┌─ DOCUMENT PASSAGE

Microsoft offers free tech support with IE 7 Beta 2

Microsoft has released for free public download beta 2 of Internet Explorer 7 for Windows XP. This latest version of Microsoft's next browser has few visible changes from the beta 2 preview edition posted on March 20.

In fact, what's most different in this release isn't at all evident in the program. Microsoft is changing IE7's support options and will offer free telephone tech support for it beginning with beta 2. The toll-free support number is (866) 876-4926.

"The goal is to get people running this version because it adds so many important security features," Gary Schare, Microsoft's director of strategic product management for Internet Explorer, said via e-mail. "We're hoping that free support convinces a few more people to give it a try. If something doesn't work right, we'd like to be able to help them work through the issue."

Support for Internet Explorer 6 is only available to Microsoft customers who have signed up for a Software Assurance (volume) license. It costs US$35 per incident during business hours, whether you use e-mail, online chat, or telephone. The per-incident charge for what Microsoft terms "business-critical after-hours support" is $490. So Microsoft's plan to offer toll-free support for IE7 is a departure.

Free browser add-ons

Microsoft is also taking a page out of Mozilla's book by creating an Add-Ons for Internet Explorer site. Although this site wasn't yet live when I tested an advance copy of IE7 beta 2, a Microsoft spokesperson said there would be "hundreds of free add-ons," apparently similar to extensions for the Firefox and Mozilla browsers.

The IE add-ons site appears to be a reworking of the Windows Marketplace site, which has long been linked to from the Tools menu. The programs available on the new site don't appear to be any different from the ones on the old site, and many of Microsoft's add-ons -- which are all supplied by third-party software companies -- aren't free. Many are also more sophisticated or have more ambitious goals than Mozilla's browser extensions.

Some of the security enhancements implemented in IE7 include ActiveX opt-in, a phishing filter, a fix-my-security-settings alert system, cross-domain script barriers and a delete browsing history tool (see "IE 7 beta has security improvements under the hood"). Other new features include tabbed browsing, a revised favorites center, page zoom, support for RSS feeds, shrink-to-fit printing and an Internet search field built into the main tool bar area.

└─

- THINGS TO DO
1 > What toll-free number does the IE7 article give for tech support?
2 > List every security enhancement that the IE7 article names as implemented in IE7.
3 > Rewrite the passage of the IE7 article between "Support for Internet" and "is a departure.", inclusive, with "business hours" replaced by "office hours".
The records that follow are separate material, unrelated to the IE7 article.

┌─ STORED DATA

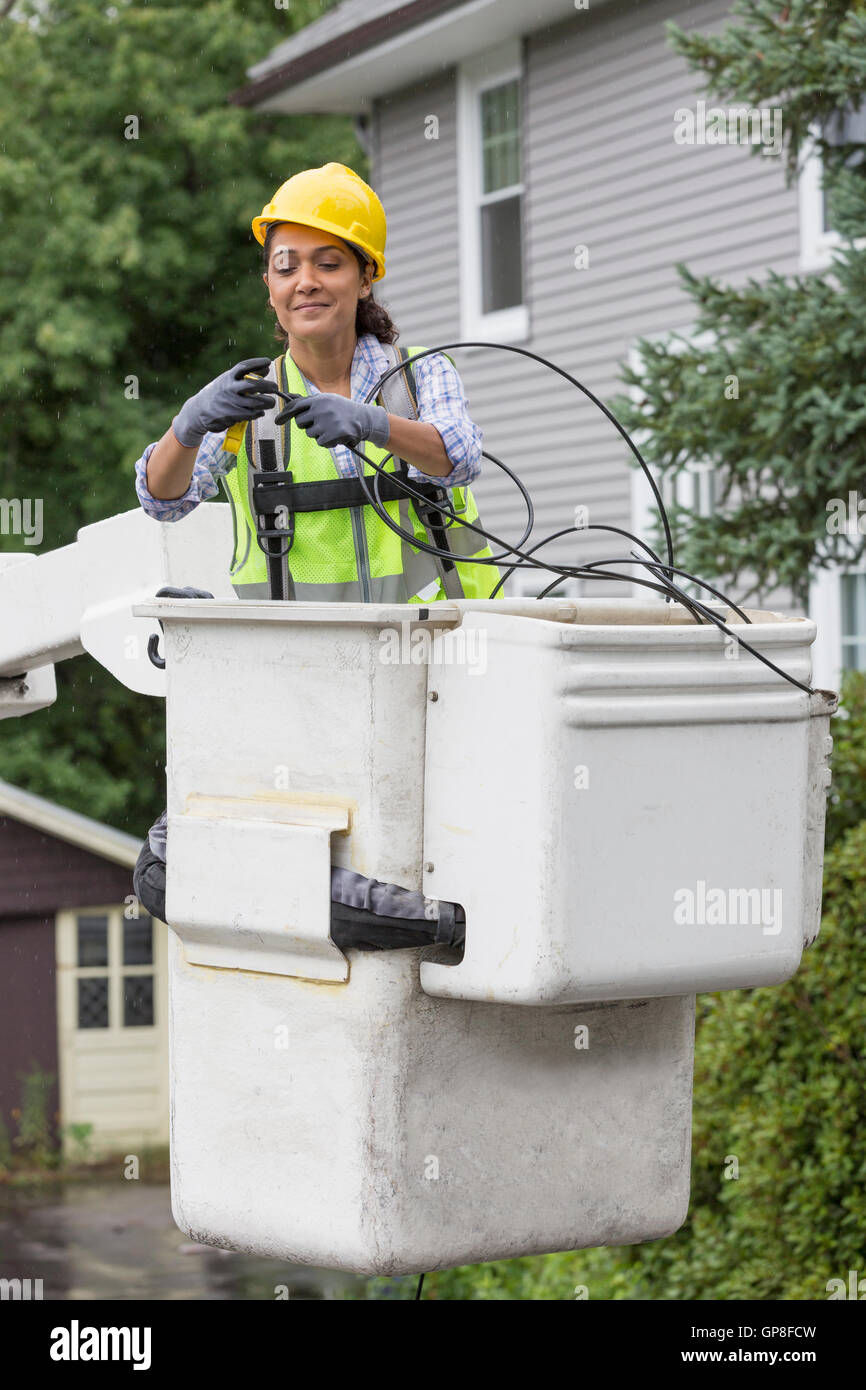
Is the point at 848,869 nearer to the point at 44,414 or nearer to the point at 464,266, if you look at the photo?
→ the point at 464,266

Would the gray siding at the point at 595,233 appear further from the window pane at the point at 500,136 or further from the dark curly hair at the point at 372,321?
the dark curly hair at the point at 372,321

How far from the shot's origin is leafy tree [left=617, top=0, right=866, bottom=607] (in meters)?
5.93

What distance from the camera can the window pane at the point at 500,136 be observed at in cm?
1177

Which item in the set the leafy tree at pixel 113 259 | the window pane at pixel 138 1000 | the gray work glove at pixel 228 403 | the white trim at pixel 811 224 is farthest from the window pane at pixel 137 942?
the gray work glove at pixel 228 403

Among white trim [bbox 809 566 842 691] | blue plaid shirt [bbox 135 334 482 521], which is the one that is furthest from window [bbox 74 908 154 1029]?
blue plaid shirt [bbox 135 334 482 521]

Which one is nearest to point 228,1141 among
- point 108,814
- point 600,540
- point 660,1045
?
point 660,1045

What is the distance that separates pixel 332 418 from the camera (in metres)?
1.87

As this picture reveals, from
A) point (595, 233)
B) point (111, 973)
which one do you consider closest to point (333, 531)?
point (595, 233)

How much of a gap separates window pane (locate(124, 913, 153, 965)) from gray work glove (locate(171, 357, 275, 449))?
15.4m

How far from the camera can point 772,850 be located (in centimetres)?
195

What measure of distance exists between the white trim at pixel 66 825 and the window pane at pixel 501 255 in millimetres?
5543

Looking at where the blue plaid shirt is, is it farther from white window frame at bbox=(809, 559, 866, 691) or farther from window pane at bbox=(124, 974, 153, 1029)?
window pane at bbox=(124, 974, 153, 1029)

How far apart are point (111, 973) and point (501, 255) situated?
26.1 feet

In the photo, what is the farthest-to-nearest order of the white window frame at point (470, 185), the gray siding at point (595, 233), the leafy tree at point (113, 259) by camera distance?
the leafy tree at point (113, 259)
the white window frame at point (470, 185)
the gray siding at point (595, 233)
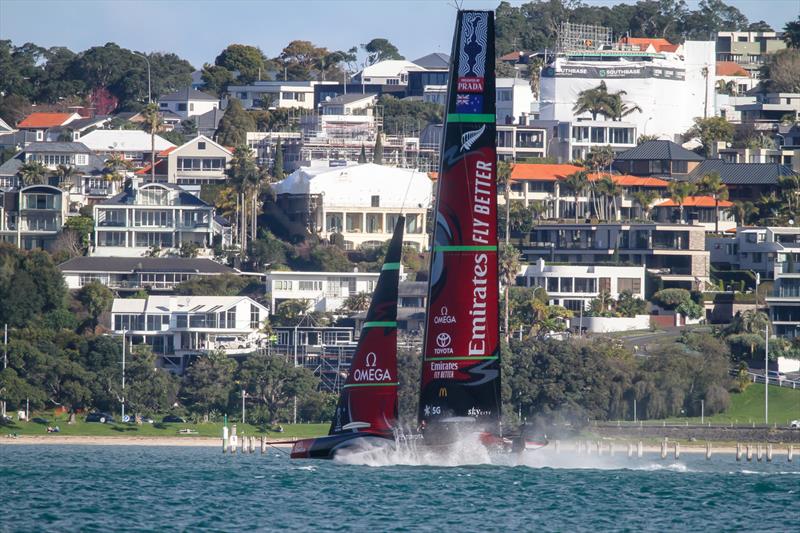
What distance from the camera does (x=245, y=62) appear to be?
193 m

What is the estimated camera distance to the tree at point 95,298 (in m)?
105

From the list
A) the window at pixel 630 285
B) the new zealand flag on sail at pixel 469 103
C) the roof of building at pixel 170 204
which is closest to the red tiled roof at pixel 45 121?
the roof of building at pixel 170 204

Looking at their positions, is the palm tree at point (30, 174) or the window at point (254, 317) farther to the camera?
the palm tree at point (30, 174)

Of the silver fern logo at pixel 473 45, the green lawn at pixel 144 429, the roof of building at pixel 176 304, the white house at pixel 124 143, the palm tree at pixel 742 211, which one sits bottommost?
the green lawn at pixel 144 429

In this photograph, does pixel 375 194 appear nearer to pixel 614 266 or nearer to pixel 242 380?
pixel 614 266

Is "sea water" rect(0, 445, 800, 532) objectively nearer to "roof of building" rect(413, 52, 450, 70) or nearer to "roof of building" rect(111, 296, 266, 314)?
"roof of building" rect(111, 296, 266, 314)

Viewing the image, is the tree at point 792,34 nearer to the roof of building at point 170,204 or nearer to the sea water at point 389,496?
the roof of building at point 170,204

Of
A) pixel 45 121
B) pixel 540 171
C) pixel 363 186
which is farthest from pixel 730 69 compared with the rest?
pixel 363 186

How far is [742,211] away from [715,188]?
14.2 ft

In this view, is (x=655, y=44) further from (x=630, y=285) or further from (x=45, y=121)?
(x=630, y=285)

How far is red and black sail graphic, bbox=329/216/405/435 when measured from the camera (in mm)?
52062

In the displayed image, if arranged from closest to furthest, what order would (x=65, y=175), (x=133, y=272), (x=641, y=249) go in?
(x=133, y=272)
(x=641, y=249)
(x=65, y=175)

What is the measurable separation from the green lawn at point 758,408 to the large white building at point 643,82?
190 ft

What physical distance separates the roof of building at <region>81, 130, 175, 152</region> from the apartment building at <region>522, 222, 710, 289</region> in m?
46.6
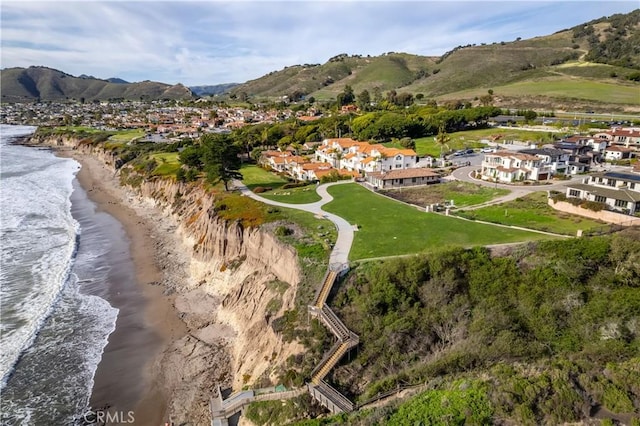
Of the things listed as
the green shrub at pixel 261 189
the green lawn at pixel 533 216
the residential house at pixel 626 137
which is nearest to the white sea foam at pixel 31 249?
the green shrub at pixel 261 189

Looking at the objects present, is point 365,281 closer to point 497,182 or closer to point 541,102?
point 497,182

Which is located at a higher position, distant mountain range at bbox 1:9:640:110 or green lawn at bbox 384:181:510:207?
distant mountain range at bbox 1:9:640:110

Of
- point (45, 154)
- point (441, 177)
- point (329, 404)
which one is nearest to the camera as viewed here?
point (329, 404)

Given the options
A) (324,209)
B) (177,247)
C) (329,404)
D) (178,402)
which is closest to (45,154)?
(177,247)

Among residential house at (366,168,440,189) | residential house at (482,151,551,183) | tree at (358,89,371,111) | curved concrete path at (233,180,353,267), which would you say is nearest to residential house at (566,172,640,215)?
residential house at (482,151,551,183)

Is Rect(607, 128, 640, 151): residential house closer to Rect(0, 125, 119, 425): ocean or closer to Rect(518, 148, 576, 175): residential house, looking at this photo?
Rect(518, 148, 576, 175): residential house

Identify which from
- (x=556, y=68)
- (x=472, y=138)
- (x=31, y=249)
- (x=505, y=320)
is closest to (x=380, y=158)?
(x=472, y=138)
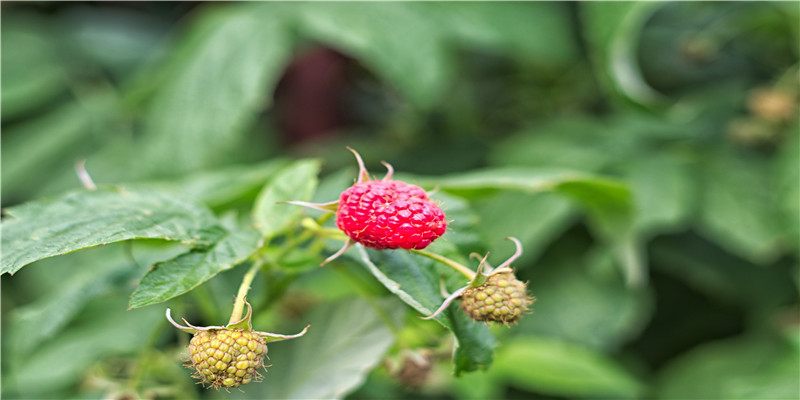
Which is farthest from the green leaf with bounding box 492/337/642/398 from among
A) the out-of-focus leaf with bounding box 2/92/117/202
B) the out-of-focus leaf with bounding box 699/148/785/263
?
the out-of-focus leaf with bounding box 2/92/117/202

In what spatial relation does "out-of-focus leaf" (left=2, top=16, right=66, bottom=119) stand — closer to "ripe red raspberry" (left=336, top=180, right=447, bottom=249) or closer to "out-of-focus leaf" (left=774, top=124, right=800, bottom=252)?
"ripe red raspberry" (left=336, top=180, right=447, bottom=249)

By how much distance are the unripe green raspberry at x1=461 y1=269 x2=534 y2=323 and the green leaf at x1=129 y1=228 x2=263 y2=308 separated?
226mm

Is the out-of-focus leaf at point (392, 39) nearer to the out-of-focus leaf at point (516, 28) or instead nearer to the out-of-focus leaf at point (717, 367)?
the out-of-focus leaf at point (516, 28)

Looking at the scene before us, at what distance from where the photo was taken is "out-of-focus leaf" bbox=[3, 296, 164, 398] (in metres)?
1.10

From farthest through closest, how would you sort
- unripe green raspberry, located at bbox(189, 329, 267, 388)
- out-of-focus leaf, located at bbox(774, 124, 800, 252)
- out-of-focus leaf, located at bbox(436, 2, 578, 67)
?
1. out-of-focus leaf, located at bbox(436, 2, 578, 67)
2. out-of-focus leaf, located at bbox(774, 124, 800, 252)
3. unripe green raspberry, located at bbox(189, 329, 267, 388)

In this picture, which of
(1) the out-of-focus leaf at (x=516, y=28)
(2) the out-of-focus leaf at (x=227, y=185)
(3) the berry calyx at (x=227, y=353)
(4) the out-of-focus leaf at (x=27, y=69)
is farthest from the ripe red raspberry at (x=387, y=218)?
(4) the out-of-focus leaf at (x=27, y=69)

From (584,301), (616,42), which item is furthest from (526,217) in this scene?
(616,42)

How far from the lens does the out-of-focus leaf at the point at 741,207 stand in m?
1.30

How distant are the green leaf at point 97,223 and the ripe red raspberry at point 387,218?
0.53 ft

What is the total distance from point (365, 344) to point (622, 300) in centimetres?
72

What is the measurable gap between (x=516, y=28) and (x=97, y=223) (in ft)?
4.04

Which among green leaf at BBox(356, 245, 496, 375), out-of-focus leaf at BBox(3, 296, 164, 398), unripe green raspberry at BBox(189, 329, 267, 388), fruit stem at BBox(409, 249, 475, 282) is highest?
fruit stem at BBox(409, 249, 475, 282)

└─

- SOLUTIONS IN ORDER
1 > (866) 876-4926

2 > ActiveX opt-in, a phishing filter, a fix-my-security-settings alert system, cross-domain script barriers, and a delete browsing history tool.

3 >
Support for Internet Explorer 6 is only available to Microsoft customers who have signed up for a Software Assurance (volume) license. It costs US$35 per incident during office hours, whether you use e-mail, online chat, or telephone. The per-incident charge for what Microsoft terms "business-critical after-hours support" is $490. So Microsoft's plan to offer toll-free support for IE7 is a departure.